Reprenez mot pour mot, dans l'extrait sur Charles-Ferdinand Nothomb, le passage qui va de « Le ministre d'Etat » à « d'abord, francophone ensuite. ».

#### Extrait à lire

Le ministre d'Etat Charles-Ferdinand Nothomb, décédé mercredi, a été, durant près de quarante ans, un acteur majeur des grandes réformes et crises institutionnelles qui ont jalonné l'histoire politique du pays à partir de la fin des années 1960. Originaire d'Habay, en province du Luxembourg, il a également oeuvré à organiser l'évolution du parti social chrétien (PSC), national d'abord, francophone ensuite.

Parlementaire durant trente ans - président de la Chambre à plusieurs reprises - il n'aura siégé que sur les seuls bancs de la majorité, cela dans toutes les assemblées où il était possible d'être représenté. Il fut vice-premier ministre et notamment ministre de l'Intérieur, un poste assumé non sans difficultés, avec le drame du Heysel et la crise fouronnaise.

########
#### Données enregistrées

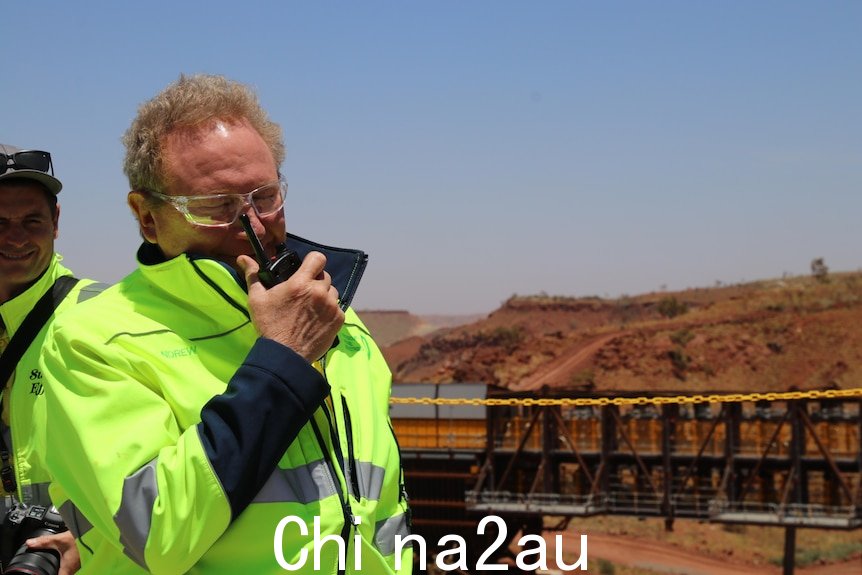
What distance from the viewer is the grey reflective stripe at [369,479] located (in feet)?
7.49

########

__Solution ci-dessous__
Le ministre d'Etat Charles-Ferdinand Nothomb, décédé mercredi, a été, durant près de quarante ans, un acteur majeur des grandes réformes et crises institutionnelles qui ont jalonné l'histoire politique du pays à partir de la fin des années 1960. Originaire d'Habay, en province du Luxembourg, il a également oeuvré à organiser l'évolution du parti social chrétien (PSC), national d'abord, francophone ensuite.